“Arkadaşım gibi, lütfen!”

Stella henüz stajyer öğrenciyken şirkete ilk geldiğinde Genel Müdür Yardımcısının sözlü tacizlerine ve azarlamalarına maruz kalmıştı ve bunu bir toplantıda hemen farkeden Carmen, şirketteki mevkiisini kullanarak Stellayı yanına almış ve sekreteri yapmıştı. O gün bugündür Carmen’e en yakın insandı.

Saygısızlığa ve gevşekliğe hiçbir zaman tahammülü olmayan Carmen’e zaman zaman nasıl davranacağını bilemese bile en çok katlanabilen kişi Stellaydı.

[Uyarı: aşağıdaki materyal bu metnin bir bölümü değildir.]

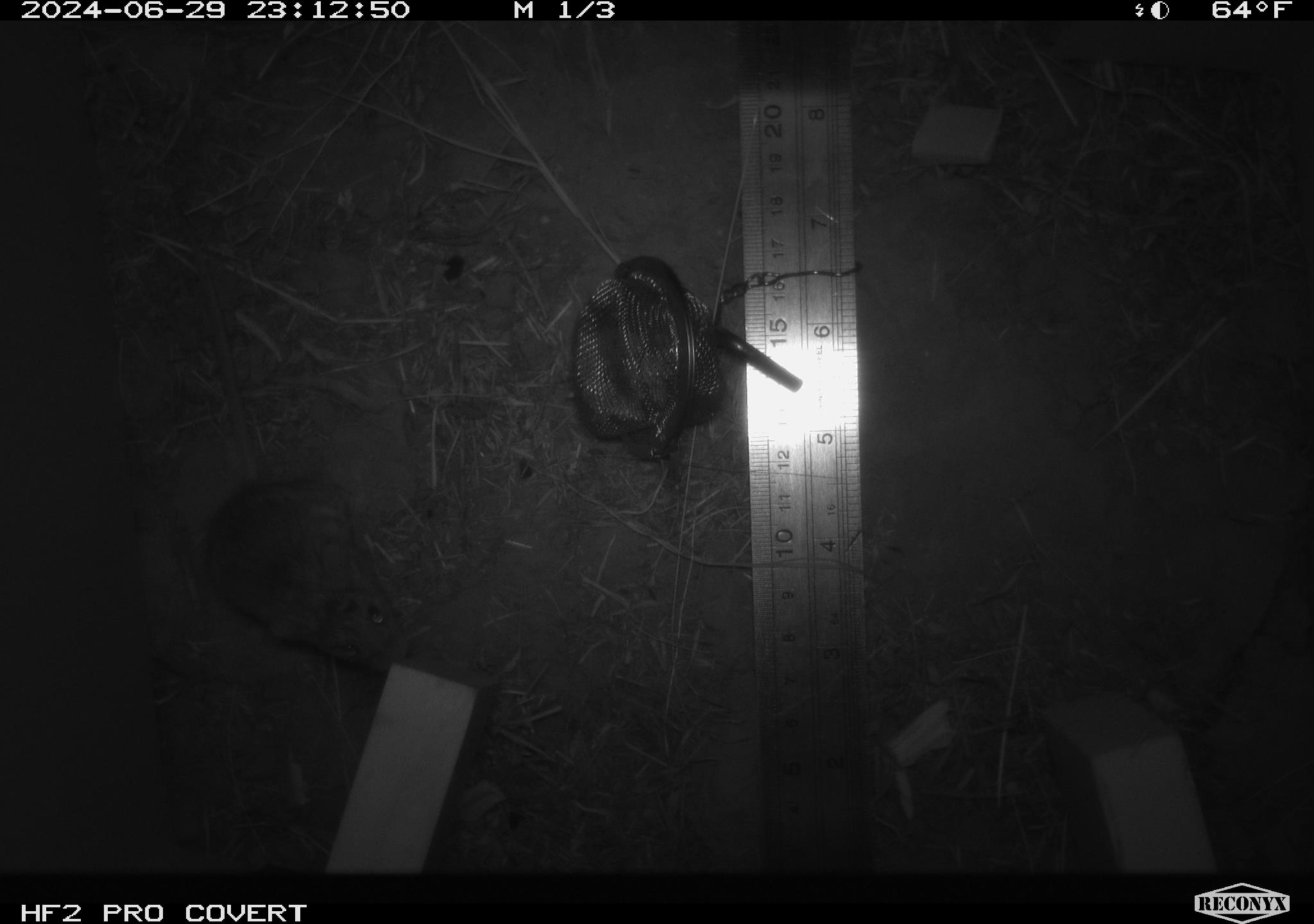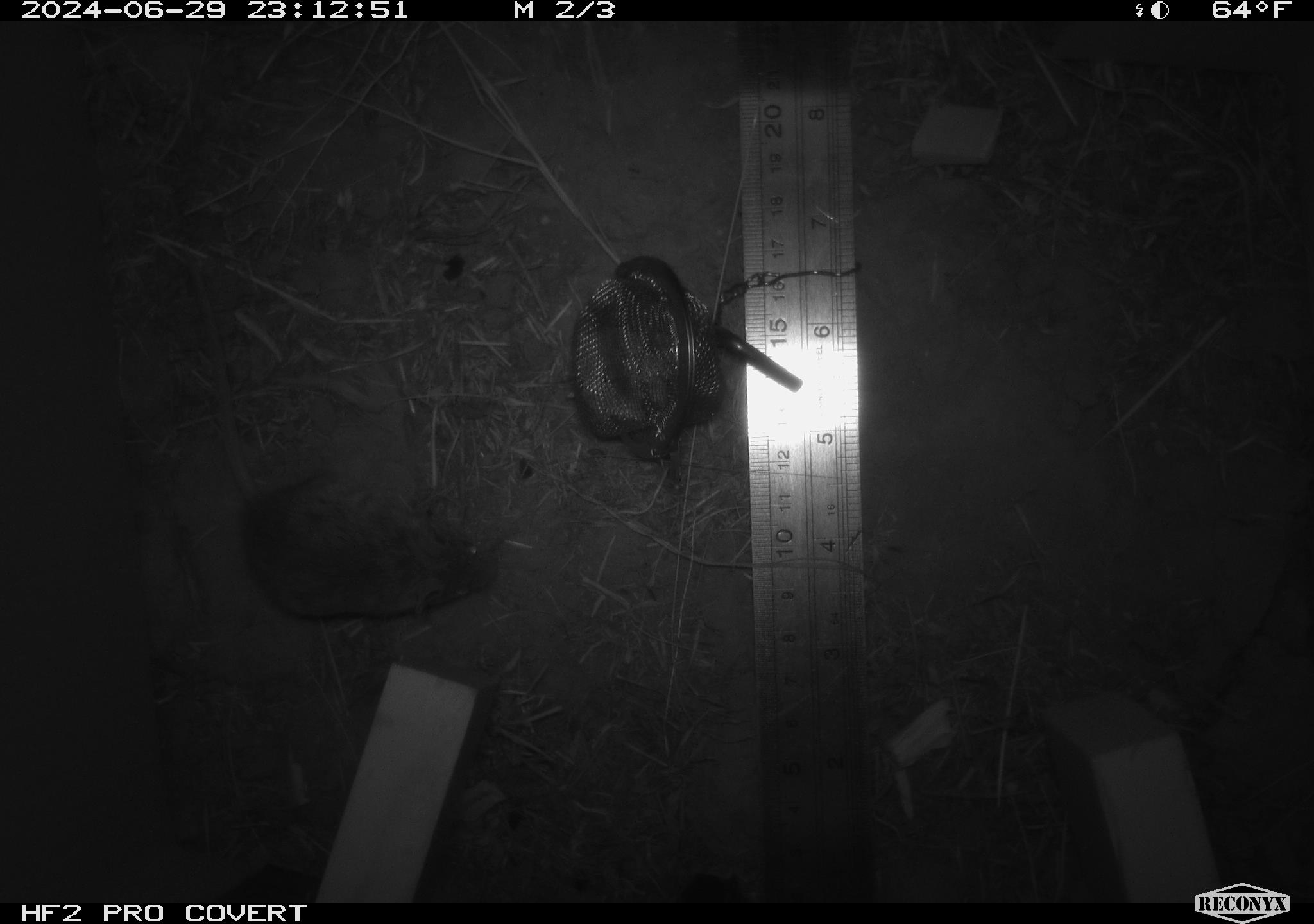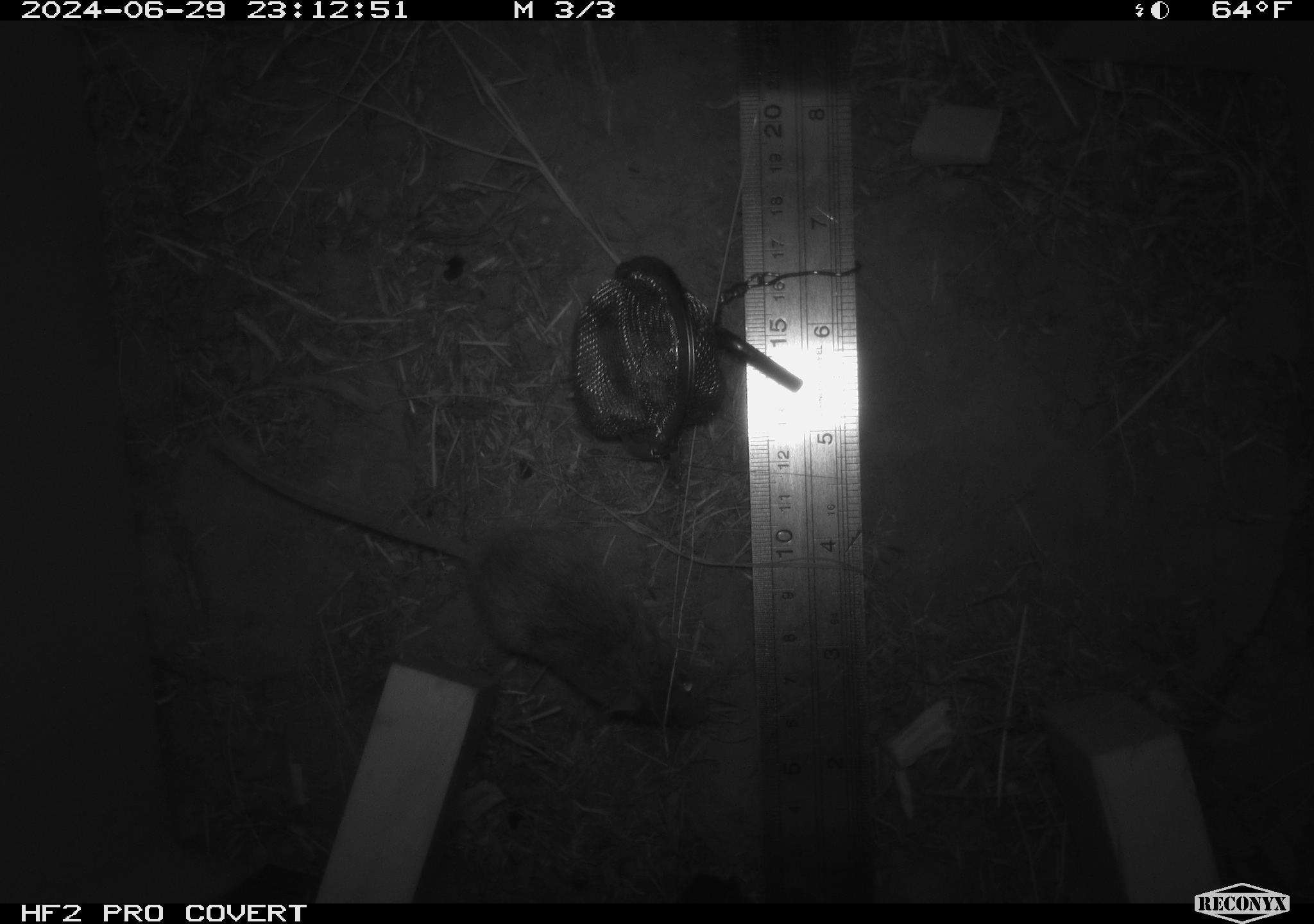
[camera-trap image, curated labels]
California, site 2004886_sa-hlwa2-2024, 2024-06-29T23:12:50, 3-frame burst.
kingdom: Animalia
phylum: Chordata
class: Mammalia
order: Rodentia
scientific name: Rodentia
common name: mouse species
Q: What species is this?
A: Mouse species (Rodentia).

“Carmen, hayatım, sabah her neyle karşı karşıya kaldın bilmiyorum ama yüzünde sadece pudra var ve yüzün bir hortlağınkinden farksız. Bunu dün geceki eğlencemiz ve arkasından eve gittiğin o Yunan tanrısına bağlamalı mıyım bilemiyorum” diyip kahkahayı koyuverdi.

Carmen bozuntuya vermedi. “Stella şirket batıyor, önce kahvemi getir, sonra görüşmeleri ayarla sonra da bütün hafızanı alıp odama gel, dün geceyle alakalı hiçbir şey hatırlamıyorum!”

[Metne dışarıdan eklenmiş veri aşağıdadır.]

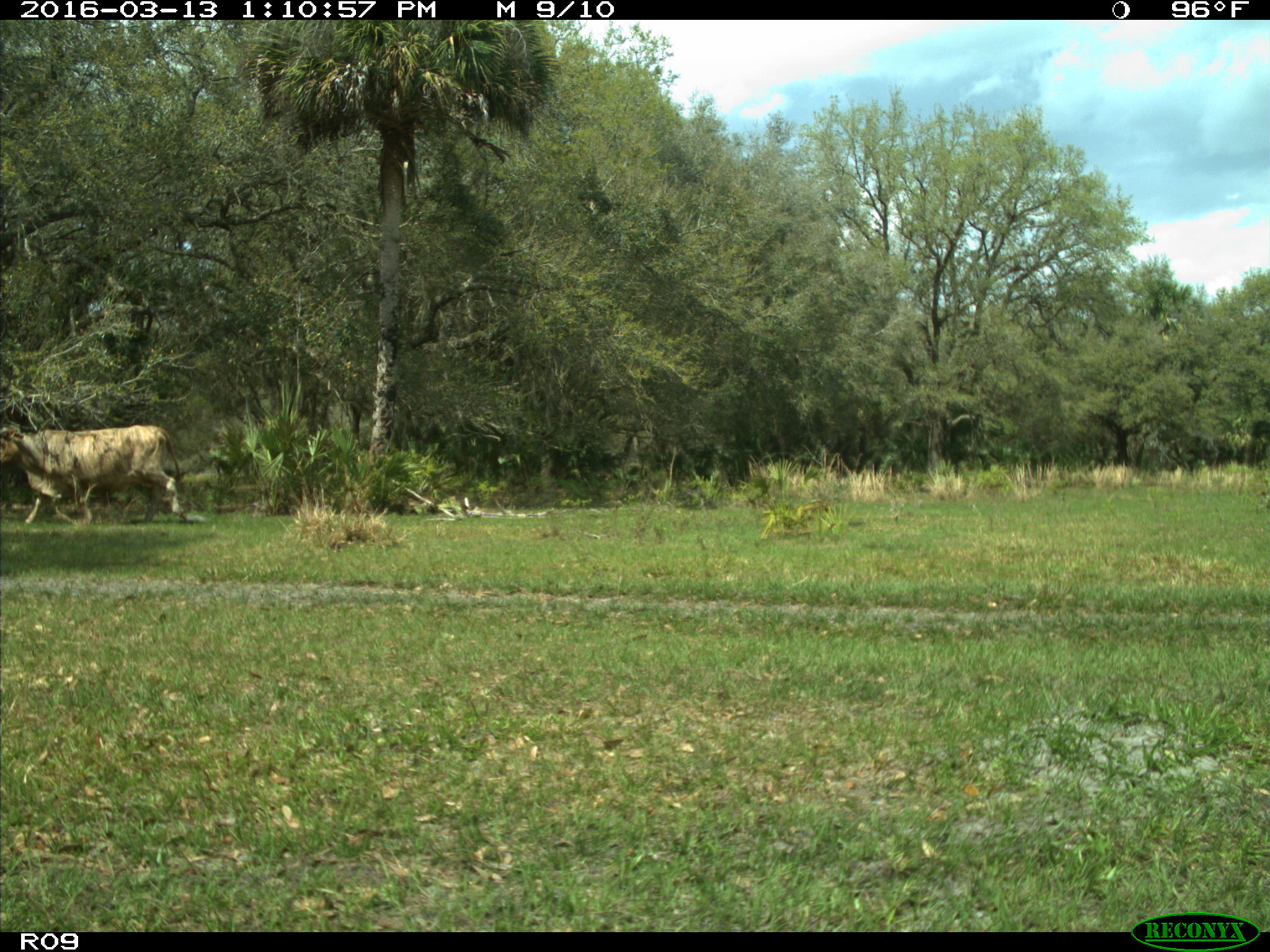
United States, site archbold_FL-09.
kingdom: Animalia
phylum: Chordata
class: Mammalia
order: Artiodactyla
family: Bovidae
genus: Bos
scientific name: Bos taurus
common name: domestic cow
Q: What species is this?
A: Bos taurus (domestic cow).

Stella odadan çıktıktan sonra telefona sarılıp kardeşi Almina’yı aradı. Deli dolu küçük kız kardeşi her zaman aynı kafada olduğu için sarhoş olsa bile herşeyi hatırlardı.

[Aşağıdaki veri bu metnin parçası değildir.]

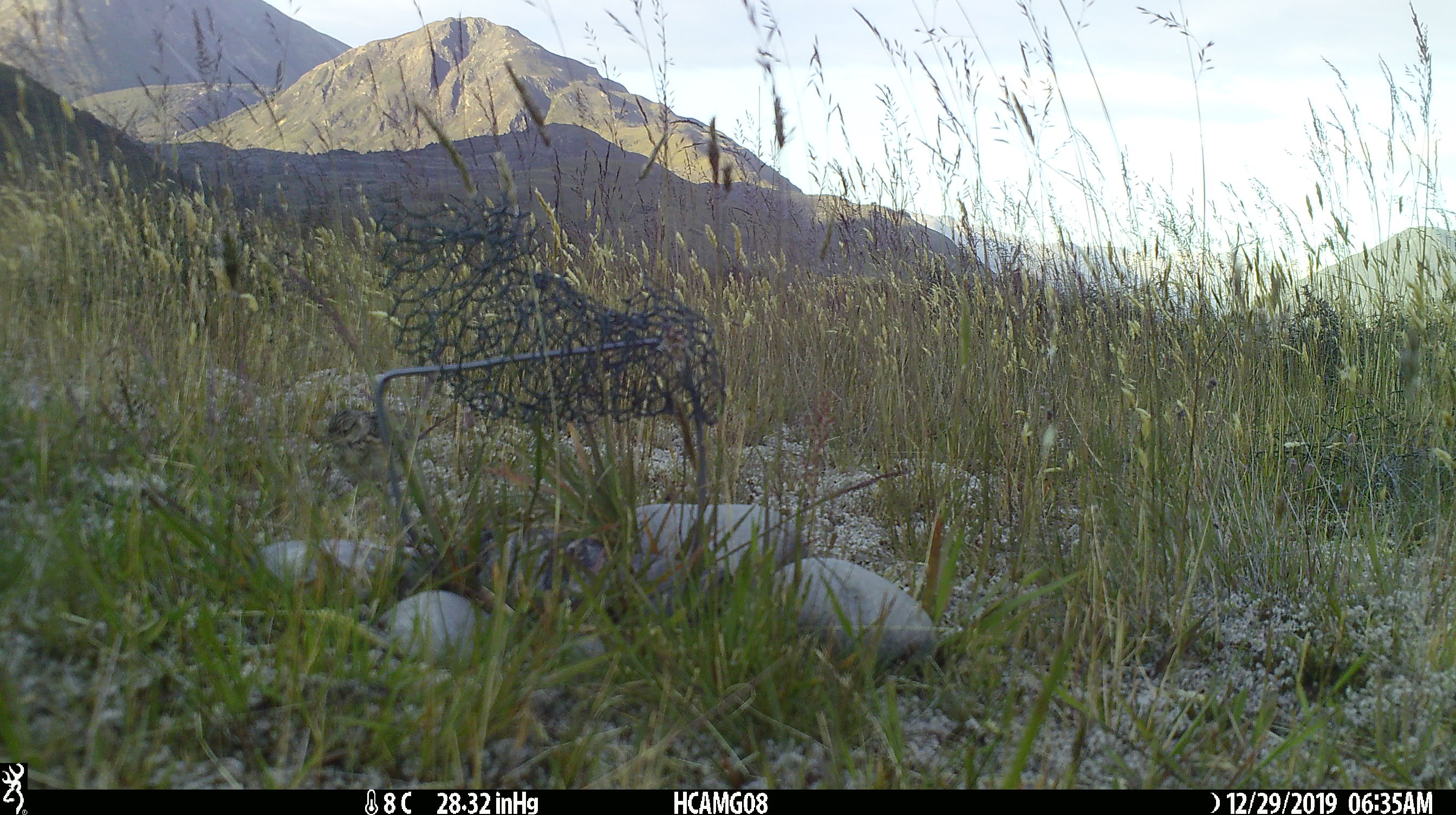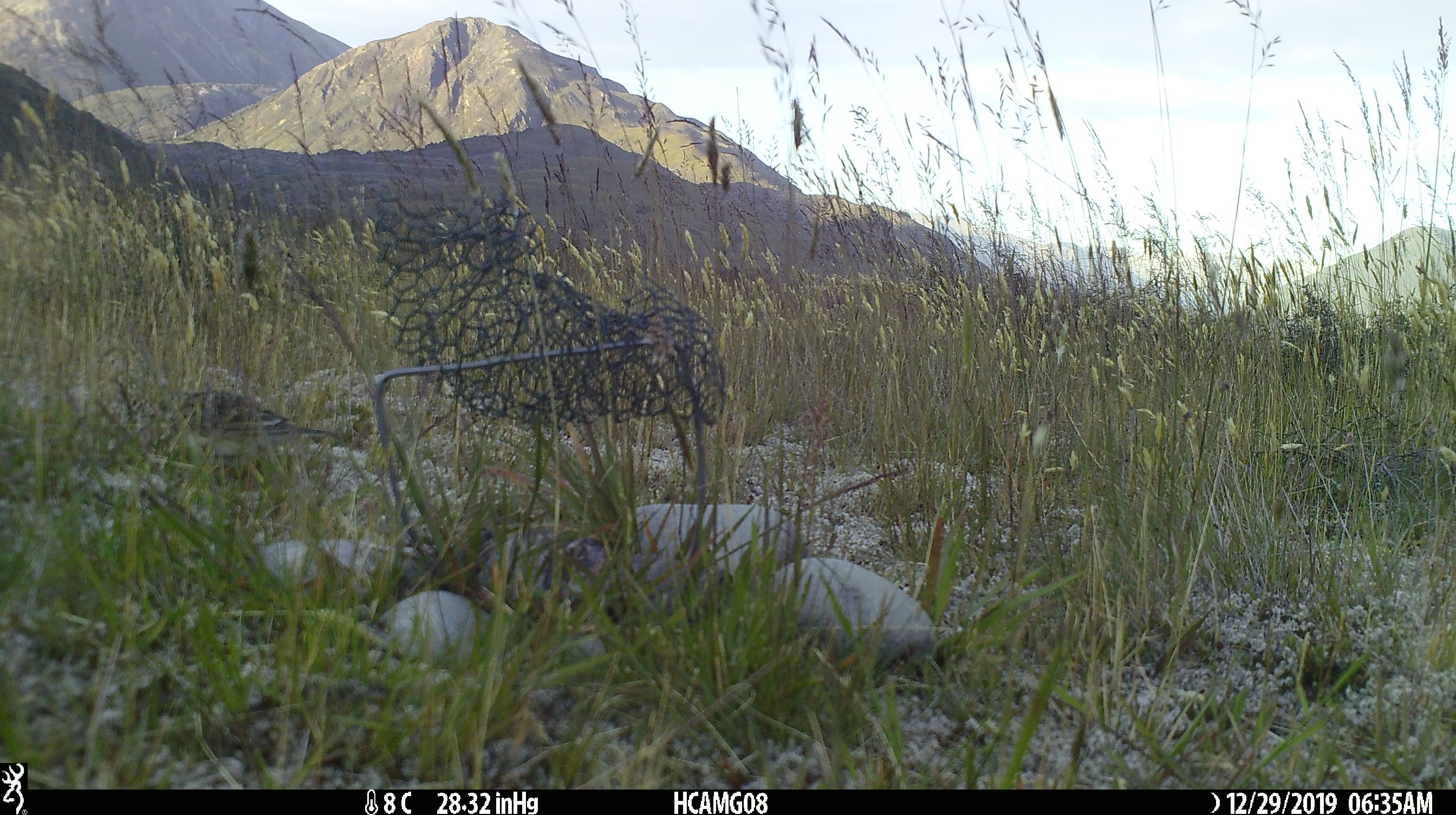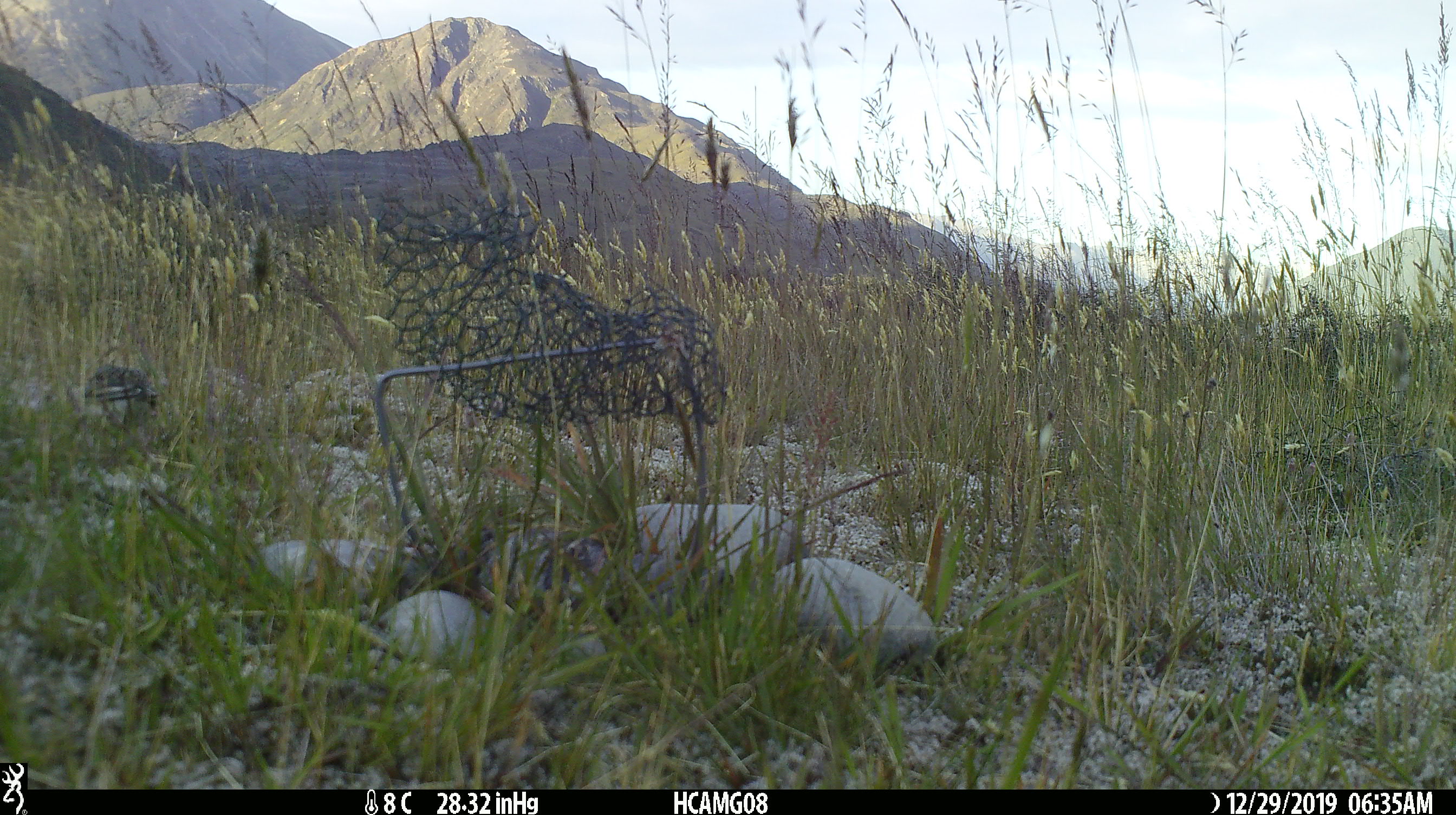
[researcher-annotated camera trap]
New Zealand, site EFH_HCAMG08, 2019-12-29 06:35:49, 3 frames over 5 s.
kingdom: Animalia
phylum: Chordata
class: Aves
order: Passeriformes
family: Motacillidae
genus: Anthus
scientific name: Anthus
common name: pipit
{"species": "pipit (Anthus)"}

Dün gece de Almina,kocası Alex Stella ve Carmen eğlenmeye gitmişlerdi. Ritüel haline getirdikleri Pazartesi sendromunu yoketme niyetiyle planlanmış ama her Pazartesi’ye baş ağrısıyla girmekten başka hiçbir işe yaramayan bir gelenek haline gelmişti bu iş. Uzun uzun çalan telefonu nihayet açtı Almina;

“Carmen? Ben seni dün gece öldün de Hurilere karıştın sanmıştım yanındaki afetten sonra. Ne ara geri döndün, ah Tanrım?”

“Almina, beni dinle. Daha fazla uzatmadan olayı anlat neler oluyor böyle?!”

“Nasıl yani? Adamı tanıma zahmetine bile girmedin mi? Yoksa adam evine gelmedi mi? Carmen ne zaman aseksüel oldun?”

Almina’dan istediği bilgileri alamayacağını nihayet anlayan Carmen telefonu kapattı. Ne de olsa Stella vardı.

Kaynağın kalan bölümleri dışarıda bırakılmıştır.